Similarly, Luo and co-workers implemented and evaluated a coarse-grained distributive method for FDPB calculations of large biomolecular systems. The method is based on the electrostatic focusing principle of decomposing a large fine-grid FDPB calculation into multiple independent FDPB calculations, each of which focuses on only a small and a specific portion (block) of the large fine grid. It was shown that given the proper settings, the distributive method was able to achieve respectable parallel efficiency with tested biomolecular systems on a loosely connected computer cluster^[88].

Parallelization of the DelPhi program, on the other hand, is achieved by noticing that the procedure for calculating electrostatics can be classified into 3 major tasks: determination of the molecular surface, calculation of the potential, and obtaining the corresponding electrostatic energies. Specific techniques were applied to parallelize each of the three major solution steps, which reflect the physical nature of the quantities being modeled. Thus, the construction of the molecular surface, being a geometrical problem, is parallelized via geometrical clustering and extended boundaries; the iterations of the electrostatic potential, being long-range, are parallelized via a combination of numerical techniques and specific software design, but without any assumptions^[106], and finally the calculations of the corresponding electrostatic energies, being independent of the geometry, are parallelized via multi-threading^[107]. It should be emphasized that the reported parallelization techniques are equally applicable for solving the linearized and nonlinear PBEs. Moreover, these techniques are not restricted to the DelPhi program. They can be easily modified and recruited by other software to parallelize the surface construction, iteration algorithms, and energy calculations. Performance of this method implemented in parallelized DelPhi is reported in refs^{[106, 107]}.
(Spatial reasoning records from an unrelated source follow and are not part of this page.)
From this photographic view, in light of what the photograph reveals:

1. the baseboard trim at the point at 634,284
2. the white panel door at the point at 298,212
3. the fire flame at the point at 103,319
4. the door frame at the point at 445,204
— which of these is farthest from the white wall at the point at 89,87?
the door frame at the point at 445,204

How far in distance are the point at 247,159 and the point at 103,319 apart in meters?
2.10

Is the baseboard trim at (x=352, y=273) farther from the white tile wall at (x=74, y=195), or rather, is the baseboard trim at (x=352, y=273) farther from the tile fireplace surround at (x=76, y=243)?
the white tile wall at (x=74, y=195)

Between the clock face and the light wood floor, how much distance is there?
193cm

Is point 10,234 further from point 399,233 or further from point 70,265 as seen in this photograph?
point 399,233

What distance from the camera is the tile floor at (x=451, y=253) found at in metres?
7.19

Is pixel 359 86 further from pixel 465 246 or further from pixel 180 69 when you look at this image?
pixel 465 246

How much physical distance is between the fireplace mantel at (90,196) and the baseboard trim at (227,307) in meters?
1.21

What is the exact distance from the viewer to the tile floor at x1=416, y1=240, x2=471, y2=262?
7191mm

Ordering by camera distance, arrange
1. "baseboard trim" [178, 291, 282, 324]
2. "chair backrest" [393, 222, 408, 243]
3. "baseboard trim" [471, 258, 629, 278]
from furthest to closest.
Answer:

Recently, Hwang et. al^[89] introduced a new fully parallel Newton-Krylov-Schwarz (NKS) algorithm for finite element discretization of the PBE. The NKS algorithm uses an inexact Newton method with backtracking (INB) as the nonlinear solver. In each Newton step, a Krylov subspace method serves as the linear solver for the corresponding Jacobian system, in conjunction with a parallelized overlapping Schwarz method via domain decomposition serving as a preconditioner to accelerate the convergence of the linear solver^[89]. This algorithm was tested and benchmarked on examples arising from simulations of colloidal particle interactions. It was observed that this algorithm, coupled with local mesh refinement near charged particles, systematically increased the solution accuracy, as well as the accuracy of other sensitive quantities like the electrostatic force, and obtained 71% or better efficiency on up to a hundred processors for a 3D problem with 5 million unknowns^[89]. The parallel PBE solver that uses parallel adaptive mesh refinement techniques described in^[110] is under development and is expected to be a powerful and efficient simulation tool for studying three-dimensional colloidal and interfacial problems in the future.

Conclusion

In this review, current developments in the area of PBE were outlined from two different perspectives: one was mathematical and the other was physical. It was indicated that significant efforts are being invested in developing novel mathematical approaches to provide more efficient methods for solving the PBE via FDM, FEM, BEM and other numerical algorithms. Hybrid approaches were reported as well. At the same time, relatively fewer efforts were invested in better description of the physical effects originating in systems made of macromolecules immersed in water phase. Perhaps, simultaneous development reflecting the modern techniques in computer science and mathematics along with better physical models will be best approach of improving the applicability, accuracy and scalability of PBE based methods for modeling electrostatics in molecular biology.